Glazed Lemon Cookies

Next week I will be officially living in my new house. We have been busy painting and getting it ready to move into and that’s why I’ve been a little absent. I can’t tell you how excited I am to get into my new kitchen and start cooking up great things for this blog. Thanks for bearing with me while I’ve been a little distracted with life.

I made these for my husband to take into work. Back when he started a few months ago, I had made snicker cookies and one of his news bureau’s heard about those cookies and wished they had some too.
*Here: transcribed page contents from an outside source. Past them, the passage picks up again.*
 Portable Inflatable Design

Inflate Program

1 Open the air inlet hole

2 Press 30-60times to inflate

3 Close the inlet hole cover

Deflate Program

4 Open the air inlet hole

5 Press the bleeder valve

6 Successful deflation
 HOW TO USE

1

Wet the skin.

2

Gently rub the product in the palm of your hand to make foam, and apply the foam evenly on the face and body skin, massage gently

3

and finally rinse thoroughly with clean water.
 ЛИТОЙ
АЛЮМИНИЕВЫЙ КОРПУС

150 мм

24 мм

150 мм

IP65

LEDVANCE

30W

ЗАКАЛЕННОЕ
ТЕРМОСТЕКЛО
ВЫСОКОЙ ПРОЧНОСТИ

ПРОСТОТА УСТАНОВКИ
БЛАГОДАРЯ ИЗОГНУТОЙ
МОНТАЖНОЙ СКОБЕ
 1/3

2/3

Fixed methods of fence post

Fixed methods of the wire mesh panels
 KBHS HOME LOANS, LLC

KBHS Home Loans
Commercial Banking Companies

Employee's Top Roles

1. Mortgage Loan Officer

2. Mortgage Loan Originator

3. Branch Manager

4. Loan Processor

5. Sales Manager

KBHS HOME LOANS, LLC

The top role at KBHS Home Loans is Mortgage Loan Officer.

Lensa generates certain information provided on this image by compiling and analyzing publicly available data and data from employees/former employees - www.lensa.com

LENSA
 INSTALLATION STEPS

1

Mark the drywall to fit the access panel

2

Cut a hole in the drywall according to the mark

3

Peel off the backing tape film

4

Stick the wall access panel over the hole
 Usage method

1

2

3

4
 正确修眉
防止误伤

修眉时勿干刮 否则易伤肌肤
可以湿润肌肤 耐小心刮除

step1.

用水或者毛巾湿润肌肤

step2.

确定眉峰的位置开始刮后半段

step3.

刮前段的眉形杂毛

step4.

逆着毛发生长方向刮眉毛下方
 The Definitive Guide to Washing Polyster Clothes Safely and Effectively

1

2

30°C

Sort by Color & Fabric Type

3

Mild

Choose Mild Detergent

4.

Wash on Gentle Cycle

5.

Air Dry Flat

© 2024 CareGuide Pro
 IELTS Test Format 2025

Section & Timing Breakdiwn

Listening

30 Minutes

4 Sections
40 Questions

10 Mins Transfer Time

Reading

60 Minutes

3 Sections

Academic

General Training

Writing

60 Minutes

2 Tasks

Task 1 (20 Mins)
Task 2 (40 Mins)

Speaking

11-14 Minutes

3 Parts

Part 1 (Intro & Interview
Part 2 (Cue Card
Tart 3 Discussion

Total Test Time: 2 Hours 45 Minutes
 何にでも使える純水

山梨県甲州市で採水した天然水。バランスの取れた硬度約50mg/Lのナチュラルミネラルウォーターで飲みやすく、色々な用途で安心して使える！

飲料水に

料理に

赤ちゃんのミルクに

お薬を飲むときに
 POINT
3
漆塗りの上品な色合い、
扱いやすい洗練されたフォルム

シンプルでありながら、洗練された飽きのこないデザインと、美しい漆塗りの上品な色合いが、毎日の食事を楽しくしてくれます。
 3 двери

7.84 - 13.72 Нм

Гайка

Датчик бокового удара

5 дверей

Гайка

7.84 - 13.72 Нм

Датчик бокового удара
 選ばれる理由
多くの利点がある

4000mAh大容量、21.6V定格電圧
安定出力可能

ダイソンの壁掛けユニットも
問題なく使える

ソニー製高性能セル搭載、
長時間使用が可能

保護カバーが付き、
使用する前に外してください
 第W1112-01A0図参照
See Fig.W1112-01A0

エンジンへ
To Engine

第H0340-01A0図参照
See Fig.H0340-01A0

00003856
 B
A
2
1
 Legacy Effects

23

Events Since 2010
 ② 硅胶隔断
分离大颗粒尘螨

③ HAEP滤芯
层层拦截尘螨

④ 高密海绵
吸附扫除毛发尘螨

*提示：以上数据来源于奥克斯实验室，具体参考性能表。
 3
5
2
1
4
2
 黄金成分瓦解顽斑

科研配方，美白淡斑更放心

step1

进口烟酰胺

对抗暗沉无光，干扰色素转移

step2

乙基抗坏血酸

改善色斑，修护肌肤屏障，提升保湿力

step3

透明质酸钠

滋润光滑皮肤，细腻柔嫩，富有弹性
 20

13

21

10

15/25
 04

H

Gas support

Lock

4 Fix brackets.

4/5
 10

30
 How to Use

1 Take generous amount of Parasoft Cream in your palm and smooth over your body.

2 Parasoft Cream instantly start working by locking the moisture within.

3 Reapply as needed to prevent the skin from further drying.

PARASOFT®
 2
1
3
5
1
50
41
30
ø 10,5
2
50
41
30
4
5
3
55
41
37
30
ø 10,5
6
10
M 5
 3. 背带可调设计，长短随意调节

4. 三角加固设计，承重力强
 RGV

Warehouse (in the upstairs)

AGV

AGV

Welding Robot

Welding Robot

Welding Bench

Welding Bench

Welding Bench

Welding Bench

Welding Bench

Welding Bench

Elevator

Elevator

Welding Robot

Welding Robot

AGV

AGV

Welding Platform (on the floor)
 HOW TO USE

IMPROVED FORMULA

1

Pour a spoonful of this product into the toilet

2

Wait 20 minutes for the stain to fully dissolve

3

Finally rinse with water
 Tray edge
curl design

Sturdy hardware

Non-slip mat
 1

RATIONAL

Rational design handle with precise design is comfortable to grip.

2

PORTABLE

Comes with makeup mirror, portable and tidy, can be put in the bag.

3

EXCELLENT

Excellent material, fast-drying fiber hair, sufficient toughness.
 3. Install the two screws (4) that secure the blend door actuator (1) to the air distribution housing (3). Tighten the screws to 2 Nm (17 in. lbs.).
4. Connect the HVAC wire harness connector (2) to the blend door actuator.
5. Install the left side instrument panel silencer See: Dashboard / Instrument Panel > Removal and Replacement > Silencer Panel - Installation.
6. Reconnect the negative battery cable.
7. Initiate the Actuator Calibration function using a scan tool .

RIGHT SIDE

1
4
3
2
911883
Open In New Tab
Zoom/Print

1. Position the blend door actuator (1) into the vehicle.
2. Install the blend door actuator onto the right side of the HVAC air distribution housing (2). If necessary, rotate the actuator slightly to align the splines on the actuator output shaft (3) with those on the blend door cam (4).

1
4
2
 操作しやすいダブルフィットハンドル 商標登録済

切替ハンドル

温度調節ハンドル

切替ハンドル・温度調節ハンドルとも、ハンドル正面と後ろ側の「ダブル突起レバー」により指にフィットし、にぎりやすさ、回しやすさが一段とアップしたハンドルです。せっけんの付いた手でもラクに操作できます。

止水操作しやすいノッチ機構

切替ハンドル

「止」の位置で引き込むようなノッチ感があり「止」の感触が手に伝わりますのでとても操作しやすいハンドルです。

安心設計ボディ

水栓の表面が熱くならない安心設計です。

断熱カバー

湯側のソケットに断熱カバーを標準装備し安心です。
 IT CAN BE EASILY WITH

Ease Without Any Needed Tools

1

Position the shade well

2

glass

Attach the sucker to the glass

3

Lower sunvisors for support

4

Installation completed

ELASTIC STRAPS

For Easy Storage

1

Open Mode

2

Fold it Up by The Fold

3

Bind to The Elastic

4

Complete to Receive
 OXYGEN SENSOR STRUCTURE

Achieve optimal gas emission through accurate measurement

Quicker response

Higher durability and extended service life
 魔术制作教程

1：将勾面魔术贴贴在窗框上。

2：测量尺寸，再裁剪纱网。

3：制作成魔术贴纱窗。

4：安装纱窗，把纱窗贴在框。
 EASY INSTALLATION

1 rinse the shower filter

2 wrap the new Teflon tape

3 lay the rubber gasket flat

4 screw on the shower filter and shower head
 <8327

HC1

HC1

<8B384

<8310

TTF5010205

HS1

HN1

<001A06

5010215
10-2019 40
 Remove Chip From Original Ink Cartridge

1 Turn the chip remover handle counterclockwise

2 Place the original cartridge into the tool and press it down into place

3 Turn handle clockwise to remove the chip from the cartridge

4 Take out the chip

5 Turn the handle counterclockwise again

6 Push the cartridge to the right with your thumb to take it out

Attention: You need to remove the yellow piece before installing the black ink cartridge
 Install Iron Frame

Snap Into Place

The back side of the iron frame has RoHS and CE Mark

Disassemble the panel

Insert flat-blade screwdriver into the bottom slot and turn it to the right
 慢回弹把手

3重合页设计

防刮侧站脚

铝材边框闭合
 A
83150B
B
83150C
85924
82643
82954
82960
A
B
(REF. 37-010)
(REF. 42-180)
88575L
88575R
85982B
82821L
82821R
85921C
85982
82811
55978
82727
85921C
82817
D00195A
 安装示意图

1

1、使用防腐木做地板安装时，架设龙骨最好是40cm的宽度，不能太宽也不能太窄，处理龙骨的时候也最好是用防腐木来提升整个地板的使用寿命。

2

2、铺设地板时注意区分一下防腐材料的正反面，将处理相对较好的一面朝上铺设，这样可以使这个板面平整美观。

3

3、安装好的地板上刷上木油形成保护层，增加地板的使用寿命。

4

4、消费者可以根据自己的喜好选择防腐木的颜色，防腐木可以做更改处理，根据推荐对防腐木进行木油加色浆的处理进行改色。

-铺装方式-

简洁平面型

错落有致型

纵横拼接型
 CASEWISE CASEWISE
I can’t let anyone down, so I had to make them something. I wanted to make something with a little zing and freshness that spring/summer offers. I remembered I had bookmarked lemon cookies awhile back and knew that was what I had to make. These glazed lemon cookies are really good. They are small and full of lemon flavor. When my son saw I was making these he asked if he was going to be able to have some. Thankfully this recipe yields about 3 dozen cookies so I had plenty for him to have. He loves lemons and will eat them as I cut them. His review: Two thumbs up.

 

Glazed Lemon Cookies:

Makes about 3 dozen cookies

  • 2 1/4 cups all-purpose flour
  • 1/2 teaspoon baking powder
  • 1/2 teaspoon salt
  • 3/4 cup granulated sugar
  • 2 tablespoons lemon zest
  • 1 cup unsalted butter, at room temperature
  • 1 egg
  • 1 teaspoon vanilla extract
Glaze:
  • 1 cup powdered sugar
  • 4-5 teaspoons fresh lemon juice
  1. Preheat the oven to 35o degrees F. Line two baking sheet with parchment paper or a silicone baking mat. Set aside.
  2. Combine flour, baking powder, and salt in a small bowl. Whisk and set aside.
  3. In a small bowl, add granulated sugar and lemon zest. Rub the sugar and lemon zest together with your fingers, until fragrant.
  4. Beat butter and sugar/lemon mixture together until light and fluffy. Beat in egg and vanilla extract. Mix until smooth.
  5. Slowly beat in flour mixture on low speed until blended. Drop dough by tablespoon onto prepared baking sheets, spacing 2 inches apart. Gently flatten dough with the palm of your hand.
  6. Bake for 12-14 minutes or until cookies are just set and slightly golden brown. Cool cookies on baking sheet for 2 minutes and transfer to cooking racks. Cool completely.
  7. In a medium bowl, whisk together powdered sugar and lemon juice. Dip each cookie top into the lemon glaze. Let cookies sit until icing has set.